Мне отвечали, что Костя находится в другом городе и на съемках другого фильма. Вскоре та сильнейшая картина — «Грачи» — с Леонидом Филатовым в главной роли (мне кажется, его первое столь значительное появление на экране) была оценена по достоинству. А фильм «Поздний ребенок» тем временем прокручивали по телевидению десятки раз. И чем внимательней, пристальней всматривался я в Костино произведение, тем больше оно меня покоряло: так бывает лишь с искусством подлинным. В помощи Костя Ершов, похоже, уже не нуждался…
Надо было лишь извиниться и вымолить у него прощение. Я решил сделать это не по телефону. А в Киев позвонил лишь для того, чтобы предупредить Костю о своем приезде.
— Его нет, — ответил мне такой же, как у него, робкий, сбивчивый голос.
— А когда он будет?
— Никогда… Он умер.
Костя умер внезапно. Как и внезапно поразил всех его дар…
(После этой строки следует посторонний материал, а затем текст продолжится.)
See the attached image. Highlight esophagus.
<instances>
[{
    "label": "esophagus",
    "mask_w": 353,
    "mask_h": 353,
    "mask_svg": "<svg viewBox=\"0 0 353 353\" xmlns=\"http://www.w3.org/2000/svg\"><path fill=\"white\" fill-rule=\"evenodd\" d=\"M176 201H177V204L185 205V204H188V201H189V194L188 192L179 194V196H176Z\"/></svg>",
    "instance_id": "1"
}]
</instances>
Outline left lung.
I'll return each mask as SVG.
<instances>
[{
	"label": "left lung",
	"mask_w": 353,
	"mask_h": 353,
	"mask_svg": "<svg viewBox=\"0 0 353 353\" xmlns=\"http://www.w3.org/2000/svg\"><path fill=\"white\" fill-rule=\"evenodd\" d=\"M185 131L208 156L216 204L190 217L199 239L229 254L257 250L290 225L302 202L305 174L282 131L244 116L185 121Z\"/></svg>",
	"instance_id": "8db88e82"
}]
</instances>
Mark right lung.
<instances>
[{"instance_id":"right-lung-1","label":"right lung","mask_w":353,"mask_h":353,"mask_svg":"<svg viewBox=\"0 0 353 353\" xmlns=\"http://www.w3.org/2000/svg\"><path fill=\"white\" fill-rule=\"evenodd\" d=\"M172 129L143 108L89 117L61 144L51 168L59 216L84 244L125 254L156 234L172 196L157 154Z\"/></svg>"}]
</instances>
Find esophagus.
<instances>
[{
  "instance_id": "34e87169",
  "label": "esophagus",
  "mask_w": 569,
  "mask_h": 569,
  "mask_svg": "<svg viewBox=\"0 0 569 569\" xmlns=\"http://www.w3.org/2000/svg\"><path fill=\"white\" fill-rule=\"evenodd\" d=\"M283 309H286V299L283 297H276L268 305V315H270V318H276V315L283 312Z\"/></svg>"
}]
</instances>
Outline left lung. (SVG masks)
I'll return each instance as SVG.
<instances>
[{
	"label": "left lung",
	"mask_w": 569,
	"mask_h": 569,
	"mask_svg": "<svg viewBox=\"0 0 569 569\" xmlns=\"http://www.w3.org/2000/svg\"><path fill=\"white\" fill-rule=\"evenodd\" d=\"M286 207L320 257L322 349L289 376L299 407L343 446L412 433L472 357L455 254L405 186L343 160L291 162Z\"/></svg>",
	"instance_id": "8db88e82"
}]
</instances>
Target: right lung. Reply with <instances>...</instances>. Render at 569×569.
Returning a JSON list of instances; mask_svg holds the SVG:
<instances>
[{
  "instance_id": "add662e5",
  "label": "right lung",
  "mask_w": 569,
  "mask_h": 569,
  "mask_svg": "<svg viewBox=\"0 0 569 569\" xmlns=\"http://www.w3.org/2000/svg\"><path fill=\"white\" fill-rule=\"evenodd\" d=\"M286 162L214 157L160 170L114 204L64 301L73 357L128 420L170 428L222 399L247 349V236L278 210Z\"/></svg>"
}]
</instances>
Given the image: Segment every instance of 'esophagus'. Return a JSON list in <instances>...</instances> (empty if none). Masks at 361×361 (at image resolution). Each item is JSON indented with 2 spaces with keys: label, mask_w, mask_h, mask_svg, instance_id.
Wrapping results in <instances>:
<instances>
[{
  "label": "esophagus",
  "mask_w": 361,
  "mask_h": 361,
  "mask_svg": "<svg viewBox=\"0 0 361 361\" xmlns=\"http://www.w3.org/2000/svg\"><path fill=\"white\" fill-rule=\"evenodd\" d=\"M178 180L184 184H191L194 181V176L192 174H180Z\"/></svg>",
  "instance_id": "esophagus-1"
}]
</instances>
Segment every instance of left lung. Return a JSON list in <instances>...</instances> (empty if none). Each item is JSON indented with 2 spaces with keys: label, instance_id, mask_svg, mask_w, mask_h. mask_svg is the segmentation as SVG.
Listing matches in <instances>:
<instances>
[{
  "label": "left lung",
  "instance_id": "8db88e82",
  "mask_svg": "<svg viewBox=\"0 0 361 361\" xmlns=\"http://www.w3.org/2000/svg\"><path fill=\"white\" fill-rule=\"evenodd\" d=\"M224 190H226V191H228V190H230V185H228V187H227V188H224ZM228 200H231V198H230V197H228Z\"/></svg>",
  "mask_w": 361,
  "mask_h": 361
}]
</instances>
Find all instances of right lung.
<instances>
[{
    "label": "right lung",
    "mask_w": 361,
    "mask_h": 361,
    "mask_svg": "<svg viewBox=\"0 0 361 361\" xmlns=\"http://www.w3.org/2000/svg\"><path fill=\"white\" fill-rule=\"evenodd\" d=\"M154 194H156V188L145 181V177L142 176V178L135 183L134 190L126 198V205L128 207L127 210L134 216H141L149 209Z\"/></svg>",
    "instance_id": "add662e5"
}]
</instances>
Прошло много лет. «Прости меня, Костя…» — говорю я. И, может быть, он услышит? Может, поймет мое запоздалое покаяние? Может, примет его и простит?..
Некоторые, к моему изумлению, вспоминают свои школьные годы с неприязнью. А я люблю свою школу, приятелей детства. Были у меня и любимые учителя. Вообще, я более всего почитаю две профессии: учителя и врача. Эти призвания в чем-то схожи: один и другой заботятся о человеческом здоровье — только первый о здоровье нравственном, а второй — о физическом… Помню, всегда я ждал встреч с уроками литературы. Мария Федоровна Смирнова не «проходила литературу» (ибо «проходить» можно лишь мимо чего-нибудь), а приобщала нас к великим творениям. То были не только уроки литературы, а и уроки гуманизма.
Мария Федоровна говорила, к примеру:
— Ванька Жуков написал письмо «на деревню дедушке». Но, допустим, оно все же дошло… Что бы дедушка ответил Ваньке?
И мы все, ученики 4-го класса «Г», отвечали Ваньке от имени дедушки и звали его обратно в деревню и обещали, что все будет хорошо. Да, это были воистину уроки доброты…
Мария Федоровна первой знакомилась с моими незрелыми литературными опусами — и давала строгие, бесценные советы.
А потом все мы расстаемся со своими учителями… В жизненной круговерти, увы, не так уж часто вспоминаем о них и уж совсем редко с ними видимся. Бывает, конечно, и по-иному. Но, что греха таить, случается это как исключение… Прости нас, Господь!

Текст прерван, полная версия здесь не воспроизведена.